Am Fam Physician. 1999;59(9):2589
Acute pancreatitis can cause death or morbidity in a significant number of cases. If the patients most vulnerable to poor outcomes could be detected early in the course of the disease, aggressive intervention could reduce morbidity and mortality rates. Talamini and colleagues assessed the effectiveness of a screening protocol based on chest radiographs and serum creatinine measurements that would allow high-risk patients with acute pancreatitis to be rapidly identified without the use of sophisticated diagnostic procedures.
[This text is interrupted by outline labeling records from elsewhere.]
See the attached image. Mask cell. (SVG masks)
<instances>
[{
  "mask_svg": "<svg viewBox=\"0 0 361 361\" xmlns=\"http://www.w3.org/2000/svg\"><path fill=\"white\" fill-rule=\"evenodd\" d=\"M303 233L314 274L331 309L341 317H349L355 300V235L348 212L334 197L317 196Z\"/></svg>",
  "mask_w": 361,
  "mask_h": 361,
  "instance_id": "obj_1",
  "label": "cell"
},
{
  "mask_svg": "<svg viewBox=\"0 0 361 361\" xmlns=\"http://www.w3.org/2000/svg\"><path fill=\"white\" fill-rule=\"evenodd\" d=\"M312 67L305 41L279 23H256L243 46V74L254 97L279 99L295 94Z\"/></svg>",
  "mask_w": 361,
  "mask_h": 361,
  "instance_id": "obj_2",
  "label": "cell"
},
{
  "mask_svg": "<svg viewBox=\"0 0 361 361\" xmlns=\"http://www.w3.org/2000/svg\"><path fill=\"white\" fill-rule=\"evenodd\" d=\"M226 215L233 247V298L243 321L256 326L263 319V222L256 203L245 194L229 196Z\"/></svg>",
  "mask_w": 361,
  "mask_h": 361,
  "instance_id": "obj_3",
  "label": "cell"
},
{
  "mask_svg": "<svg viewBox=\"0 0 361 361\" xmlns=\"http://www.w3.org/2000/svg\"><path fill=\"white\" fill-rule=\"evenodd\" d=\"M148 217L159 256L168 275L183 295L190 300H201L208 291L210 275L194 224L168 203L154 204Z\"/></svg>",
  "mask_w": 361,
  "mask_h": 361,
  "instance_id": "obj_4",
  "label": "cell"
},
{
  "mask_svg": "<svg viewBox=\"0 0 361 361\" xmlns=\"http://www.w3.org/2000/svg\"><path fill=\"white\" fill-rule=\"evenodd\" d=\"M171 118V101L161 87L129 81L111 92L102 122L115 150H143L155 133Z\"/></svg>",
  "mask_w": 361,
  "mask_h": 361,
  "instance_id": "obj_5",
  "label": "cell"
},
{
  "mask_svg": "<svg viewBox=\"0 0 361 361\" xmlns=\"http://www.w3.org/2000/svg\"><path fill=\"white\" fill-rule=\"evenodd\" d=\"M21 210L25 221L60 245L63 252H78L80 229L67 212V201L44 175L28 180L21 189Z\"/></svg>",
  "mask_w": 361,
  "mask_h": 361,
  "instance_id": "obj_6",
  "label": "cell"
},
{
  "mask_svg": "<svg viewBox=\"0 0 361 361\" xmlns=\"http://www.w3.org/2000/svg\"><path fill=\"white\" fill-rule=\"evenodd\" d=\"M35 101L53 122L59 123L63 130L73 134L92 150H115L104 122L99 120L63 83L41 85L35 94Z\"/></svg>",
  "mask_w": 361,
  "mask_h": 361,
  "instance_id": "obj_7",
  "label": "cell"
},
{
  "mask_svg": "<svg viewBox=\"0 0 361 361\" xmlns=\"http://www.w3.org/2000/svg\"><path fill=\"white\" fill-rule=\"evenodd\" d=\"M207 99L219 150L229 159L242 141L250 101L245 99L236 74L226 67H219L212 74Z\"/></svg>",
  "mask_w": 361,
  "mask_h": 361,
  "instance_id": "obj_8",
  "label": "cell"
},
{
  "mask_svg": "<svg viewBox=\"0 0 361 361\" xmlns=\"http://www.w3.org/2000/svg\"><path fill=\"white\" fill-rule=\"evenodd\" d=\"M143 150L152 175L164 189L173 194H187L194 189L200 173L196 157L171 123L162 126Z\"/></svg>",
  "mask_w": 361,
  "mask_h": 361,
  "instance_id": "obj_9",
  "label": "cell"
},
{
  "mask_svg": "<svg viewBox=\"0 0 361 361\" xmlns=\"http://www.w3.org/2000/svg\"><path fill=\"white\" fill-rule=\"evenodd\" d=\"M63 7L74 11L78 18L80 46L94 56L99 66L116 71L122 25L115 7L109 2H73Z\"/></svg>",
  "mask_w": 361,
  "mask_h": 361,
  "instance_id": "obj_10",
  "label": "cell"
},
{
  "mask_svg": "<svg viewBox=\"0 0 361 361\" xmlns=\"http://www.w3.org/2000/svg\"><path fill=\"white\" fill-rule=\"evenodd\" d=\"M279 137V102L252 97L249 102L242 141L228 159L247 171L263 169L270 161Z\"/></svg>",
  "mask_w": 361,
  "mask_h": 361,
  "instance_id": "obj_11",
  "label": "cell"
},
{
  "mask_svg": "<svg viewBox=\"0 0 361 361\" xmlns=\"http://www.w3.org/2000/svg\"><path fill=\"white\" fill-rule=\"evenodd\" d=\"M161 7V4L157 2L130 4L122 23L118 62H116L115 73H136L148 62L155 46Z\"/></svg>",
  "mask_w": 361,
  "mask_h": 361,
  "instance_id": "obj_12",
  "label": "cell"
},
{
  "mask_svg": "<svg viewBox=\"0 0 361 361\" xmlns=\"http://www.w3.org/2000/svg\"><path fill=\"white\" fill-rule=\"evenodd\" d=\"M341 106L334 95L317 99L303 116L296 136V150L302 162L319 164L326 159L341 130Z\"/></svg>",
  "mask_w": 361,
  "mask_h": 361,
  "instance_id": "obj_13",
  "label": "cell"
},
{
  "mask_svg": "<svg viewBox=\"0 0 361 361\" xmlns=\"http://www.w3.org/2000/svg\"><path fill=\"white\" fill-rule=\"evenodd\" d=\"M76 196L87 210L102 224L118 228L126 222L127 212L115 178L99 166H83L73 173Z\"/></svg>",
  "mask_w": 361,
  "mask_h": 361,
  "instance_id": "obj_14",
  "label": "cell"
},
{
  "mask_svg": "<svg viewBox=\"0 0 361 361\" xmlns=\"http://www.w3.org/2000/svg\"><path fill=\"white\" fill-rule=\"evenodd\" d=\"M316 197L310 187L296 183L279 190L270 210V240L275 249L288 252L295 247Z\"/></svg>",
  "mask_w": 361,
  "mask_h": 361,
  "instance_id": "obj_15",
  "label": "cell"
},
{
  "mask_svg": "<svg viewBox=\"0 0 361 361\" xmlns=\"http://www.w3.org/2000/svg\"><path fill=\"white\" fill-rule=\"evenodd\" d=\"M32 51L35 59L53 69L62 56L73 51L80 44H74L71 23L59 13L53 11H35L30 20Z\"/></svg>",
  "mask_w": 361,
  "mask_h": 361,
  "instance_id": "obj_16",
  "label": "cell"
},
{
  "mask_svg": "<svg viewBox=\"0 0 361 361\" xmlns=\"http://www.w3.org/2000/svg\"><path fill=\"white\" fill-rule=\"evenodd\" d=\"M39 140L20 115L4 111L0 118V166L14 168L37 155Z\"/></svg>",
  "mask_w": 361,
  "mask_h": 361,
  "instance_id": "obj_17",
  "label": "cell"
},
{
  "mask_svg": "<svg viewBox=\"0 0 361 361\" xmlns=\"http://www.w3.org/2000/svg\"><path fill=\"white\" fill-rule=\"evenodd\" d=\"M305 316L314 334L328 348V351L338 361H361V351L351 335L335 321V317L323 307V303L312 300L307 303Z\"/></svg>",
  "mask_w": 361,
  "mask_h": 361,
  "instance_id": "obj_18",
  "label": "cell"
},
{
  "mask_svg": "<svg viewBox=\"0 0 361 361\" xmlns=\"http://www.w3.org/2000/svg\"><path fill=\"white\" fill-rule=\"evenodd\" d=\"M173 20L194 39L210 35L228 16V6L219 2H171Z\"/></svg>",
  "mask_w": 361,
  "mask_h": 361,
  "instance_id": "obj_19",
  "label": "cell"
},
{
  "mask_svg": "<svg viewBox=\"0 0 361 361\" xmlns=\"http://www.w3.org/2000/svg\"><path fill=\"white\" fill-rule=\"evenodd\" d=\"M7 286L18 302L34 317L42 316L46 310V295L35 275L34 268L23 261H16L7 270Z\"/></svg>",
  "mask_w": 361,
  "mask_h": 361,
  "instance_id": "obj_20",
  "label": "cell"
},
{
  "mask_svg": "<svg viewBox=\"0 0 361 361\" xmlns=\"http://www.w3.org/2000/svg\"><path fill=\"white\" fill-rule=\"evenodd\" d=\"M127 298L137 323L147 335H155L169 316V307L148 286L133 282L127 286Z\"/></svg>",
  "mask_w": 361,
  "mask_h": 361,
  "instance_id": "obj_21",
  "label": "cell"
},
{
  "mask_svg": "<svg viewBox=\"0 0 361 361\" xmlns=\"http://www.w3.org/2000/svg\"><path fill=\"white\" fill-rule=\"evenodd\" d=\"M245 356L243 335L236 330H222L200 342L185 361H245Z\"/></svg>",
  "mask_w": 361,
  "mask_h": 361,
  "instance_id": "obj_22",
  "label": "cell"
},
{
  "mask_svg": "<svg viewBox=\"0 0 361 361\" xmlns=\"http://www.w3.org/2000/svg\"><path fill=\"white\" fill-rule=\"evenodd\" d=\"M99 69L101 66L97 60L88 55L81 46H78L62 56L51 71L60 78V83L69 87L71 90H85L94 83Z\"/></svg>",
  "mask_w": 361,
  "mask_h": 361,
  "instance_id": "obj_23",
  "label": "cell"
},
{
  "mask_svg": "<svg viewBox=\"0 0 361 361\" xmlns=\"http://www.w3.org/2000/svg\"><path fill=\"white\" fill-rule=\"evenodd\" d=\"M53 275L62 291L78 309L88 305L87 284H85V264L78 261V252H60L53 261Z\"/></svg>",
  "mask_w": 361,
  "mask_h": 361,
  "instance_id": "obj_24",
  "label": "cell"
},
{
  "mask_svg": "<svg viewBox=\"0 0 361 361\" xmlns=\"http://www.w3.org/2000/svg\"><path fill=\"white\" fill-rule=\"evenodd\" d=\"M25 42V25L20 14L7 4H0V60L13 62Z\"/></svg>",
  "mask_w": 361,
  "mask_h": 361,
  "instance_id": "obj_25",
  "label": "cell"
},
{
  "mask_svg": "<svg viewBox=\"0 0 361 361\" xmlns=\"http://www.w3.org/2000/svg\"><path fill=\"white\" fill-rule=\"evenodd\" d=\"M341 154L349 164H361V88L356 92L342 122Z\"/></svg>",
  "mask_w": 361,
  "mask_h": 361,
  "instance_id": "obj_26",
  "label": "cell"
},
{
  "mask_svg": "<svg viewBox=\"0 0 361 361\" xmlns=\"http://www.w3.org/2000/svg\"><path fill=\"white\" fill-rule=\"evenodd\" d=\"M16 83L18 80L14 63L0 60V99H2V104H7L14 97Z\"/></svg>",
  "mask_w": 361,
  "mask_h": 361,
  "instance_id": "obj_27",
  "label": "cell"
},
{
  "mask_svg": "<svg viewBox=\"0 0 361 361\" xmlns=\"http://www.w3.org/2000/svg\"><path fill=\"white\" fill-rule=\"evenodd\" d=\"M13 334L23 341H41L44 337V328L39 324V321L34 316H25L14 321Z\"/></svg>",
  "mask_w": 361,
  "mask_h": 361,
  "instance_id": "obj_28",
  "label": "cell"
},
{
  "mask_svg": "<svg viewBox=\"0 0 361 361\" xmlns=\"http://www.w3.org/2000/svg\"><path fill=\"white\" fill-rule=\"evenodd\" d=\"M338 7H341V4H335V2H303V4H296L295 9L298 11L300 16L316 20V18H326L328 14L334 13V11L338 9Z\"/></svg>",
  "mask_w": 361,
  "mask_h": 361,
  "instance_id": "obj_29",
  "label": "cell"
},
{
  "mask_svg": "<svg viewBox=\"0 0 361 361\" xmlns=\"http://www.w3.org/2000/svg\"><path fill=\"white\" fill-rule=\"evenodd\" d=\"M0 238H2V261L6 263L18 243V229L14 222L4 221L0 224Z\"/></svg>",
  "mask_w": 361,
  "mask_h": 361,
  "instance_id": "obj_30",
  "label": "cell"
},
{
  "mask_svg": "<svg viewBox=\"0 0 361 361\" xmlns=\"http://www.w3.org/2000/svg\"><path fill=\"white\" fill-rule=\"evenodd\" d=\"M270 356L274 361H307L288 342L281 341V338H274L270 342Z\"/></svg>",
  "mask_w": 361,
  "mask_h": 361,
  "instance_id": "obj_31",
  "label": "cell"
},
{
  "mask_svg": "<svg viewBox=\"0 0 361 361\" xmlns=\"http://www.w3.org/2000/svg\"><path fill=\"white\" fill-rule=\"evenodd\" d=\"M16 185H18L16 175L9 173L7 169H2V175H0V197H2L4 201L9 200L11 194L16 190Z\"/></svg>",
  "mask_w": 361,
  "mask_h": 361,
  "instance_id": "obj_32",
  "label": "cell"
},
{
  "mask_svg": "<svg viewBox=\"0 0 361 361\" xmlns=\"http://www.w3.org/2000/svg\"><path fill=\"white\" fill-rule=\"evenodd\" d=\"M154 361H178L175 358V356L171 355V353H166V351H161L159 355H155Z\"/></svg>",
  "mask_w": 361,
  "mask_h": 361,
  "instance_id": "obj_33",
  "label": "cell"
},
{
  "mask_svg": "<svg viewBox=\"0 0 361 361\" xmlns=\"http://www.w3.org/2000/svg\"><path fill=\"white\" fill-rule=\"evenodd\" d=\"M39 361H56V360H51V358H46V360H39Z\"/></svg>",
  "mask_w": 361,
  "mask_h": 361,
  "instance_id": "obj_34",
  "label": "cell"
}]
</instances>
Over 500 patients admitted to three Italian hospitals for treatment of acute pancreatitis were included in the study. The patients' ages ranged from 42 to 77 years, and just over one half of the patients were men. Necrotizing pancreatitis was diagnosed in 30.2 percent of the cases. Twenty patients died.
The rate of mortality correlated significantly with pleural effusions or pulmonary densities on chest radiography. Serum creatinine values greater than 2 mg per dL (177 μmol per L) were also significantly correlated with mortality. When both indicators were present, the mortality rate was 52.6 percent. The etiology of pancreatitis was only marginally associated with mortality. Idiopathic cases of pancreatitis were associated with mortality rates three times higher than those associated with biliary- or alcohol-associated cases. Logistic regression using multiple factors showed only serum creatinine level and abnormal chest radiograph to be factors associated with death. When either or both of these factors were positive, the sensitivity and specificity to predict mortality were 90 percent and 76 percent, respectively. These two factors also predicted necrotizing pancreatitis (sensitivity 60 percent and specificity 88 percent) and infected necrosis (sensitivity 73 percent and specificity 75 percent).
The authors conclude that this system of identifying patients at highest risk from acute pancreatitis compares favorably in accuracy to established scoring systems such as the Ranson, Glasgow and Hong Kong systems. The new system has the advantage of being very easy to use and requiring only two measures, both of which are likely to be available within a short time of onset of symptoms—even in centers where sophisticated facilities are lacking.